The message emerging from this case is that parties to land transactions should record all of the terms relating to the land sale agreement in writing and thus avoid arguments about whether any non-included terms form part of the land transaction or form part of a separate transaction.
Business rates relief for empty commercial properties
Empty non-domestic properties may qualify for exemption from business rates either indefinitely or for a fixed period. Retail properties qualify for 100% relief for a continuous period of 3 months. The exemption applies to the property and a change of ownership during the 3 months period does not trigger a fresh 3 months exemption. The 3 months period and the exemption continue to run if there is short-term occupation of the property (less than 6 weeks) by a tenant or licensee.
Industrial and warehouse properties qualify for similar 100% relief for a period of 6 months.
If the property is reoccupied for 6 weeks or more, the owner can claim a further period of exemption (3 months for retail, 6 months for industrial) when the property becomes vacant again.

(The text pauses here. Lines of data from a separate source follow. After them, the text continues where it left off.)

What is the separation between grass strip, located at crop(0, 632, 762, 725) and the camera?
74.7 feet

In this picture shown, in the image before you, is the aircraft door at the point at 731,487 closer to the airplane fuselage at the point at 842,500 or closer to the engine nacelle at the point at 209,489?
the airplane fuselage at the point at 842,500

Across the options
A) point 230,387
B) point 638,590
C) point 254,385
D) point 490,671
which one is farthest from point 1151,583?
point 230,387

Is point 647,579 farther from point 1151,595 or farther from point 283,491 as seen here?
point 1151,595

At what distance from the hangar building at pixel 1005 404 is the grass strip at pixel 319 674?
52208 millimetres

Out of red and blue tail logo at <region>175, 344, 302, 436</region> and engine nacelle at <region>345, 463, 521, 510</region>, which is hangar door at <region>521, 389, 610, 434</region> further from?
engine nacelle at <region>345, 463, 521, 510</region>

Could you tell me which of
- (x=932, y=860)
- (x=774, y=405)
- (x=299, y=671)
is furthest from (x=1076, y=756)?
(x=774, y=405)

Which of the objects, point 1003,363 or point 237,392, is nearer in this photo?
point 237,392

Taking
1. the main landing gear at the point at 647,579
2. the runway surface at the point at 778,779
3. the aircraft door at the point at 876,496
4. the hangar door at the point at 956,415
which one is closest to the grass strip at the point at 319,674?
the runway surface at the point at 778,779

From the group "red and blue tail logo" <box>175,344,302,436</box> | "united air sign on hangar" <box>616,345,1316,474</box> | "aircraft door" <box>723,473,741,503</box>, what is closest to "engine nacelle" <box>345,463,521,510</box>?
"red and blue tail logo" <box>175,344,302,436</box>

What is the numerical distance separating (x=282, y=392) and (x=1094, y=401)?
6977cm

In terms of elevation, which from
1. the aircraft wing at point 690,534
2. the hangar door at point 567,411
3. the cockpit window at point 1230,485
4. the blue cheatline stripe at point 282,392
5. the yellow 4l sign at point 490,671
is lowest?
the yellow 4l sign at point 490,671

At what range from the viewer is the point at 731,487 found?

In a recent case a warehouse was cleared and vacated by the tenant in June. Subsequently the tenant used the warehouse for the temporary storage of documents for a period of just over 6 weeks from November to January. The documents were stored on pallets which occupied only 0.2% of the warehouse’s floor space.
The High Court has ruled that the occupation of only 0.2% of the floor space did amount to actual occupation for the purposes of business rates liability and so, when that occupation ended, a new period of empty rates relief was triggered.
This decision will be welcomed by property owners who have been hit by the restriction of empty rates relief. It removes some of the uncertainty around whether short-term occupation and use of 6 weeks or more can successfully trigger a fresh period of empty rates relief. There must be an intention to actually occupy the premises plus use of the premises which is of practical benefit to the occupier. Even if, as in this case, the extent of the use is very slight, this will amount to actual occupation and a new period of empty rates relief can be claimed.
Discharge of restrictive covenants following material change of circumstances
Under the Law of Property Act 1925 the Lands Tribunal can discharge or modify a restrictive covenant affecting land where it is no longer possible for it to serve its original purpose due to changes in the character of the property or the neighbourhood or other material circumstances.
In 2002 a land owner sold part of his estate, the main house. The property transfer imposed several restrictive covenants on the buyer for the benefit of the land owner and his family and descendants.
Later the original land owner disposed of most of the remainder of his estate in 2008 to a different buyer. The 2002 buyer wanted to refurbish and redevelop the house and applied for the restrictive covenants to be discharged or modified. This application was granted by the Lands Chamber because the sale of the majority of the rest of the estate to a third party who was not entitled to the benefit of the covenants was a material change of circumstances. The original purpose of the covenants, which was to benefit the retained estate, could not be served when only a small part was now retained by the original land owner.
The comments in this note are of a general nature only. Full advice should be sought on any specific problems.